Vermont sued RJ Reynolds for Eclipse advertising: a cigarette that “may present less risk of cancer, chronic bronchitis and possibly emphysema.” RJ Reynolds relied on the word “may.” How many people played back the concept of “may”? Hardly anyone even saw “may.” Words like “cancer,” especially for smokers, are the ones they pay attention to.

Two controls: one ad was “a cigarette that presents less risk of cancer, chronic bronchitis and possibly emphsyema.” No difference in reception. Then a really meaningless ad with little claim left; didn’t convey much.

Disclaimers: most common in creating controls for TV ads. Correcting alleged deception with an additional statement. Potential problems: what should the statement be? Is the message effective? Ongoing case: – case between Experian and LifeLock. What does “free” mean? It’s free if you sign up for a paid program. Control ad with disclaimer: to get your free credit report you must sign up for a trial membership. If you don’t cancel within the 7-day trial period, you’ll be billed $14.95/month. Difficulty with proving a negative: did the ad fail to communicate conditions associated with the free credit report. Pretty significant differences in open-ended and close-ended responses both; people did notice the disclaimer.

If you can’t fix the ad, use a different ad for the same product, as done in the Kraft v.

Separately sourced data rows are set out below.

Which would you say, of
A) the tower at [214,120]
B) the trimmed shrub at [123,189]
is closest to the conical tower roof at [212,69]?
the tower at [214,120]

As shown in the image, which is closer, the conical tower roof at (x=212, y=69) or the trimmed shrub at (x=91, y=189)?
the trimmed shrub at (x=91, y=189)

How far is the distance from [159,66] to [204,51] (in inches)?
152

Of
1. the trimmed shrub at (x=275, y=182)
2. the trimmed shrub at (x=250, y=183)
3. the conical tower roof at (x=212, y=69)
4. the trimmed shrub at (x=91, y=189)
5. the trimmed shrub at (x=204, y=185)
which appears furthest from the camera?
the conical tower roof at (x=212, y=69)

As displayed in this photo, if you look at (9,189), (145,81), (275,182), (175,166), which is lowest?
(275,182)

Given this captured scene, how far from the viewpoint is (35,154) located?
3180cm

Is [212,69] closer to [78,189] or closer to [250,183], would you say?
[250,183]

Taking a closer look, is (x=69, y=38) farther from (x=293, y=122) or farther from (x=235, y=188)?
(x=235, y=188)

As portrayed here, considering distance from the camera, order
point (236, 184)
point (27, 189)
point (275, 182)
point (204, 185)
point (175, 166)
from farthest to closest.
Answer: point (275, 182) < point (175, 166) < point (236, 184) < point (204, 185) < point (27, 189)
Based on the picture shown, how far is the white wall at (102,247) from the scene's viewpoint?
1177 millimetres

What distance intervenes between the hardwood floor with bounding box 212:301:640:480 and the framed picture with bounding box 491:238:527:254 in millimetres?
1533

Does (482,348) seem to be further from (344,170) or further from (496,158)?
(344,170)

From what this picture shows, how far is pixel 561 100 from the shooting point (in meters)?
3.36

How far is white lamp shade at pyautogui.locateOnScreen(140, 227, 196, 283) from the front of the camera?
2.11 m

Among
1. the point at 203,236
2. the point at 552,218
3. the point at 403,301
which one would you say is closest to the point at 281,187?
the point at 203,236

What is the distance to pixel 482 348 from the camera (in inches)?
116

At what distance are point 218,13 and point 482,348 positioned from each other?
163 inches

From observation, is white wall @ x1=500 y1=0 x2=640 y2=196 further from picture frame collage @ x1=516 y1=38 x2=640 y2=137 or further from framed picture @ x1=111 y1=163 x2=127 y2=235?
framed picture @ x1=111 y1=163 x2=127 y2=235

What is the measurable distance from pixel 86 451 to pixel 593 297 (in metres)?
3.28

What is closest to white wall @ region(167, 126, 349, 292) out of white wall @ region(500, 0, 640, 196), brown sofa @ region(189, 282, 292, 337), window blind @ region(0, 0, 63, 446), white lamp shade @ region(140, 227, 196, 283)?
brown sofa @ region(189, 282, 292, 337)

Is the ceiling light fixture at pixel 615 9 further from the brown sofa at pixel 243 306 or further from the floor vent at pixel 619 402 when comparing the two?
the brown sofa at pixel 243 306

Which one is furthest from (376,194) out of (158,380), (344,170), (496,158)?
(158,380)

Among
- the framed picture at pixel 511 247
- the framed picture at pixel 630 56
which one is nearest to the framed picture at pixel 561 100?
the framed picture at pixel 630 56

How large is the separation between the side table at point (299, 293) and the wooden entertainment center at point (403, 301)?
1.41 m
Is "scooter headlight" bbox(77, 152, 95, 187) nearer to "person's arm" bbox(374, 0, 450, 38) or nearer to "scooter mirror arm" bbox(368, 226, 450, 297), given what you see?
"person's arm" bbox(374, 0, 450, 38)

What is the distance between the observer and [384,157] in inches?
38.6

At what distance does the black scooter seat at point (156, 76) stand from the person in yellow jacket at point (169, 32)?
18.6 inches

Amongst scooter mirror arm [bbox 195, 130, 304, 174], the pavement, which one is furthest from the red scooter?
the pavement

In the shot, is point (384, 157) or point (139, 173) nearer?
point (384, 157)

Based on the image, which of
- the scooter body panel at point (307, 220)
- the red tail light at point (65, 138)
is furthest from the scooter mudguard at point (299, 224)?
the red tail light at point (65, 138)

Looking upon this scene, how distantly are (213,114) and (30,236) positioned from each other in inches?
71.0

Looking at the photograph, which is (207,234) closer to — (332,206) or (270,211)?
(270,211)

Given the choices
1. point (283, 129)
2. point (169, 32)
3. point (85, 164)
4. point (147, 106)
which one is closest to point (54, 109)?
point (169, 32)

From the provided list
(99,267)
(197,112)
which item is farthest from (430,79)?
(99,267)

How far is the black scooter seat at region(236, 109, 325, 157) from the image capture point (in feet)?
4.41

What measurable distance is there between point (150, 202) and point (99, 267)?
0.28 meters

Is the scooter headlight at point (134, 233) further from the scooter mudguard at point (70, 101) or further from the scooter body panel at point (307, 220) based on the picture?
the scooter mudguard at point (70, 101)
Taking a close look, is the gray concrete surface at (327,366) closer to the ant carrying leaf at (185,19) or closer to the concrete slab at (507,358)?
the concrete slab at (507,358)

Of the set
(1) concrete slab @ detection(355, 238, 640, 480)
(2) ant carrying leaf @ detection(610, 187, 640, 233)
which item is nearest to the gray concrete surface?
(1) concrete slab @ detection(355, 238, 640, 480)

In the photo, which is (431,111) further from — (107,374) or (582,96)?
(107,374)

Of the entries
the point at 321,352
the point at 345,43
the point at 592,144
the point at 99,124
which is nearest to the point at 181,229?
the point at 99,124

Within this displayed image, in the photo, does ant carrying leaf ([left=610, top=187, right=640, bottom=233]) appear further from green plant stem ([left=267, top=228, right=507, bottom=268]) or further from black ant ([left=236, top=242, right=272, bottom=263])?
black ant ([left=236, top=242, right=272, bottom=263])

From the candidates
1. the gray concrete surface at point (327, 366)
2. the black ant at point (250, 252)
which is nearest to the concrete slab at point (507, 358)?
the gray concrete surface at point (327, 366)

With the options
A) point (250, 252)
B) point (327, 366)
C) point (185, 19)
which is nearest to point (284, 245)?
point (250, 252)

FTC milk content case. Issues: must have an available nonmisleading ad; which ad to use?

Finally, could use a different brand’s ad—used when no control is available. Doan’s: advertised for decades that it contained a special ingredient that other brands didn’t have, but it was just an aspirin variant. Problems comparing, but best they could do.

There is no cookbook for studies; they each have to be designed. Control questions/filters are useful, often necessary, but you really need a control ad to control for prior brand beliefs. Trade-offs exist in selecting control ads. There’s no substitute for a knowledgeable, experienced, and independent expert. A bad expert will come back to haunt you; courts aren’t stupid.

Randy Miller, Arnold & Porter

Lanham Act is useful when speed is critical. Courts are more willing these days to order advertising stopped, because of a body of caselaw allowing injunctive relief. Listerine “as effective as floss”; DirecTV; Splenda; Tysons Food “no antibiotics” case—all granted injunctions requiring ads to be pulled. Sometimes, as a result, the C&D approach works. Always call competitor first; you won’t get a TRO unless you’ve gone to your competitor and asked it to stop.

Cheat and retreat: run a disparaging ad and then stop and claim mootness: the Gatorade/Powerade “incomplete sports drink” dispute. Voluntary cessation won’t always help, though; the Tyson’s court said that if you’ve already stopped you should have no problem with my injunction not to restart.